Word2Vec Evaluating Embeddings: Analogical Reasoning

(written by lawrence krubner, however indented passages are often quotes). You can contact lawrence at: lawrence@krubner.com

The math in this article is difficult for me, but after reading it a few times I think I get the gist of how Word2Vec works:

Evaluating Embeddings: Analogical Reasoning

Embeddings are useful for a wide variety of prediction tasks in NLP. Short of training a full-blown part-of-speech model or named-entity model, one simple way to evaluate embeddings is to directly use them to predict syntactic and semantic relationships like king is to queen as father is to ?. This is called analogical reasoning and the task was introduced by Mikolov and colleagues .

The choice of hyperparameters can strongly influence the accuracy on this task. To achieve state-of-the-art performance on this task requires training over a very large dataset, carefully tuning the hyperparameters and making use of tricks like subsampling the data, which is out of the scope of this tutorial.

Optimizing the Implementation

Our vanilla implementation showcases the flexibility of TensorFlow. For example, changing the training objective is as simple as swapping out the call to tf.nn.nce_loss() for an off-the-shelf alternative such as tf.nn.sampled_softmax_loss(). If you have a new idea for a loss function, you can manually write an expression for the new objective in TensorFlow and let the optimizer compute its derivatives.
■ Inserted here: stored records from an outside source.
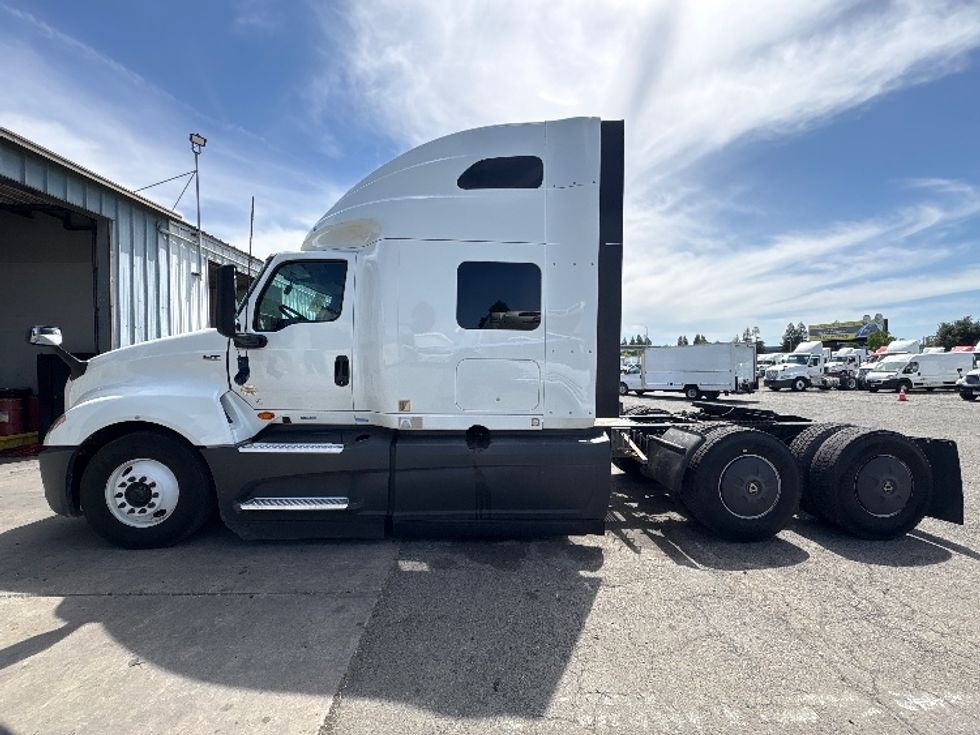 Sleeper Tractor-Heavy Duty Tractors-International-2023-LT625-West Sacramento-CA-700,853\n\t\tmiles-$ 42,250 - Image 4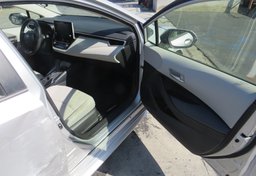 2020 Toyota Corolla Hybrid - Image 20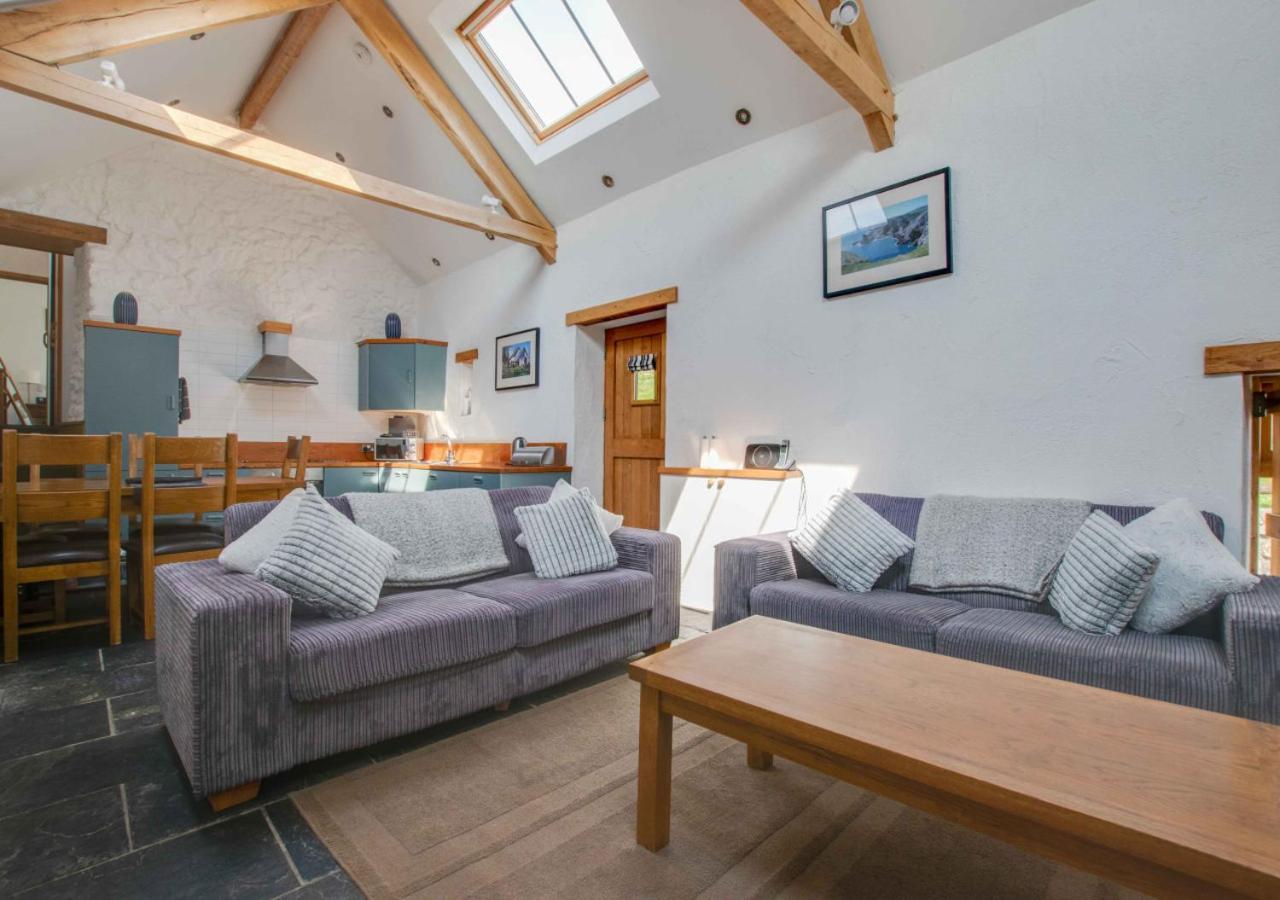 Slade Barn Villa Оксуич Екстериор снимка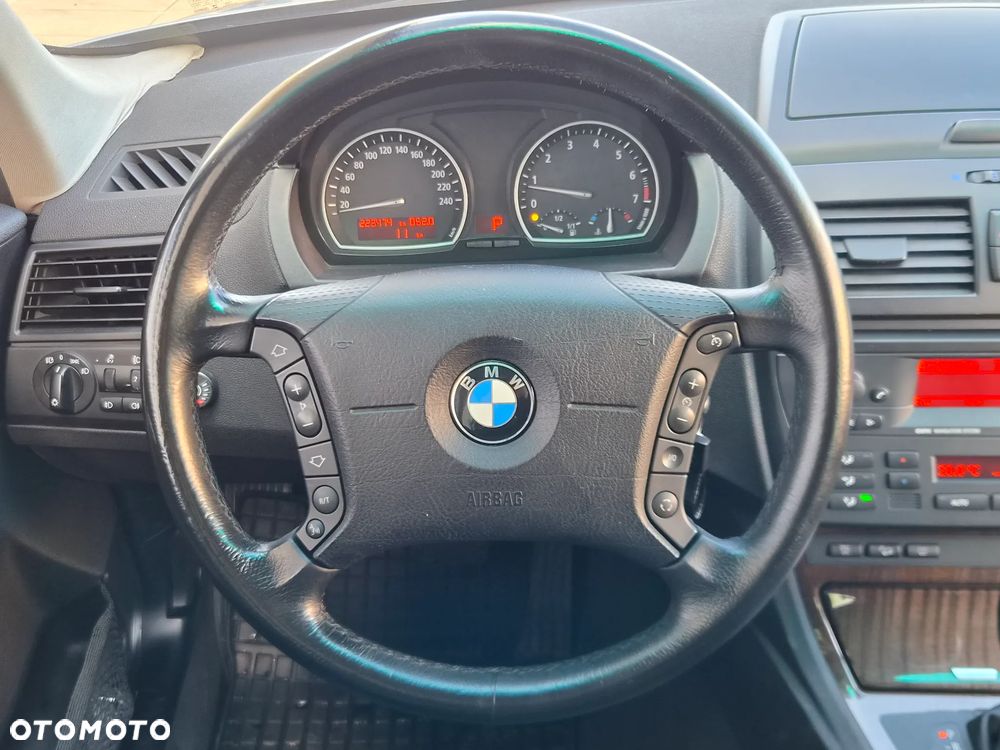 BMW X3 2.5i - 27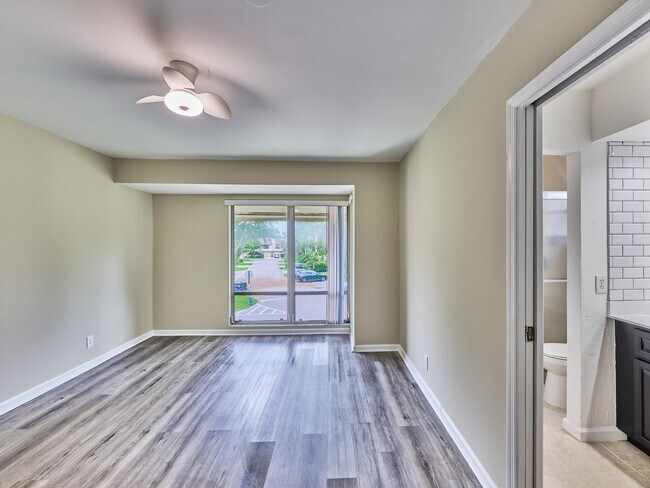 Building Photo - 6040 Glendale Dr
This flexibility is invaluable in the exploratory phase of machine learning model development, where we are trying out several different ideas and iterating quickly.

Once you have a model structure you’re satisfied with, it may be worth optimizing your implementation to run more efficiently (and cover more data in less time). For example, the naive code we used in this tutorial would suffer compromised speed because we use Python for reading and feeding data items — each of which require very little work on the TensorFlow back-end. If you find your model is seriously bottlenecked on input data, you may want to implement a custom data reader for your problem, as described in New Data Formats. For the case of Skip-Gram modeling, we’ve actually already done this for you as an example in models/tutorials/embedding/word2vec.py.
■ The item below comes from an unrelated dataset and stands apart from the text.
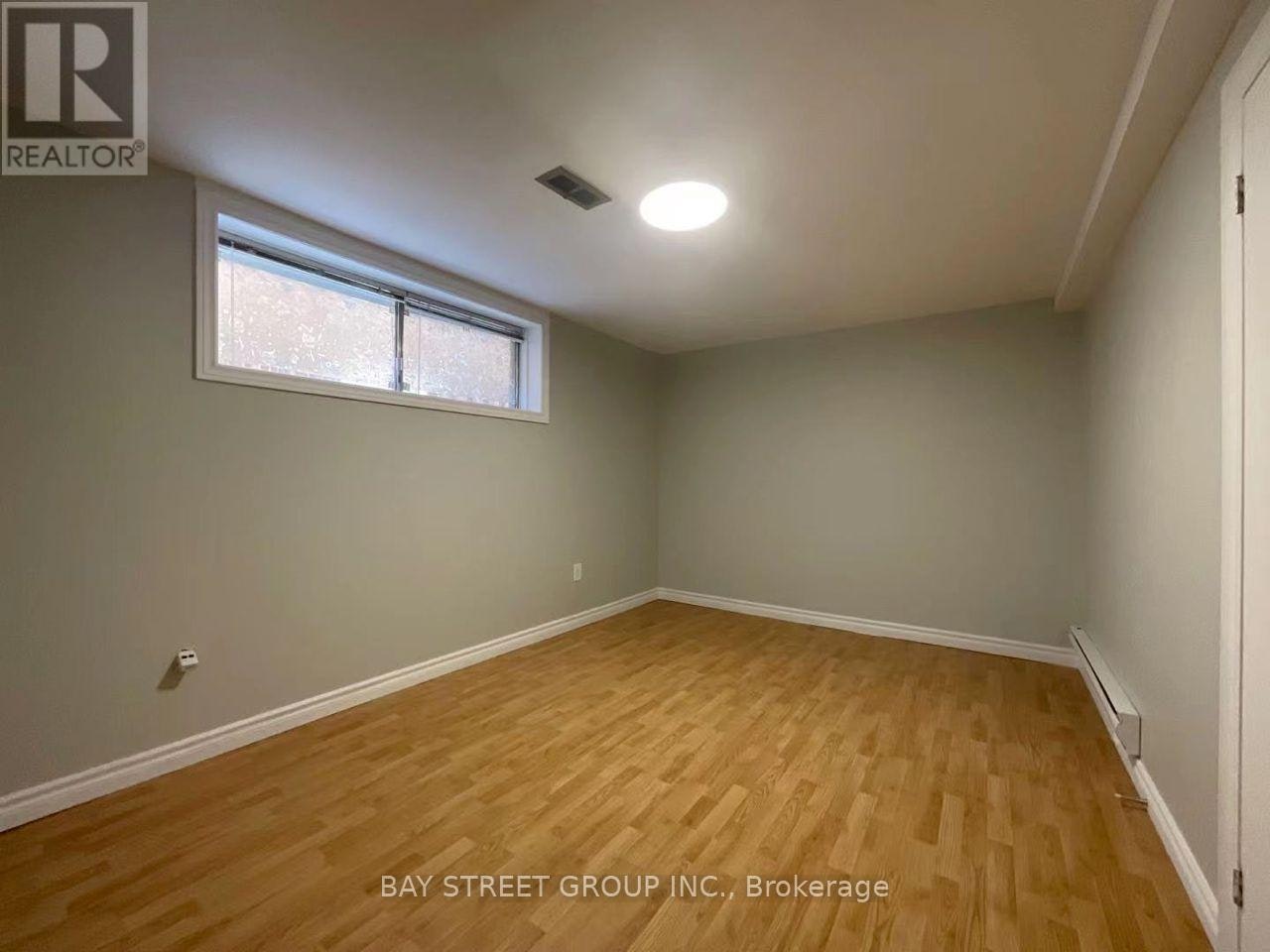 BSMT-100 Charlton Boulevard, Toronto, ON, M2M 1B9 - 12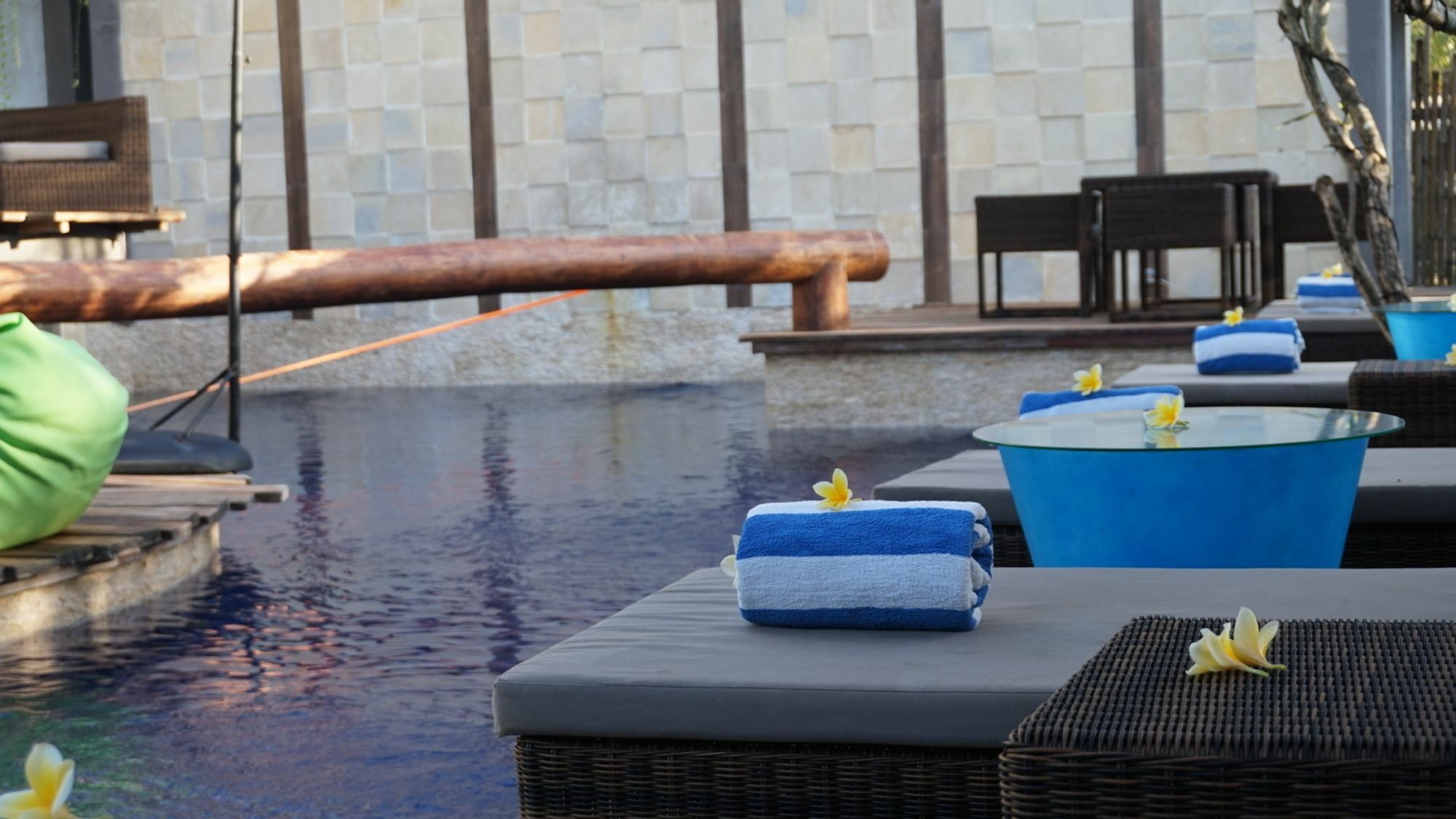 Pipe Dream Villas Resort Kuta  Eksteriør billede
If your model is no longer I/O bound but you want still more performance, you can take things further by writing your own TensorFlow Ops, as described in Adding a New Op. Again we’ve provided an example of this for the Skip-Gram case models/tutorials/embedding/word2vec_optimized.py. Feel free to benchmark these against each other to measure performance improvements at each stage.


In this tutorial we covered the word2vec model, a computationally efficient model for learning word embeddings. We motivated why embeddings are useful, discussed efficient training techniques and showed how to implement all of this in TensorFlow. Overall, we hope that this has show-cased how TensorFlow affords you the flexibility you need for early experimentation, and the control you later need for bespoke optimized implementation.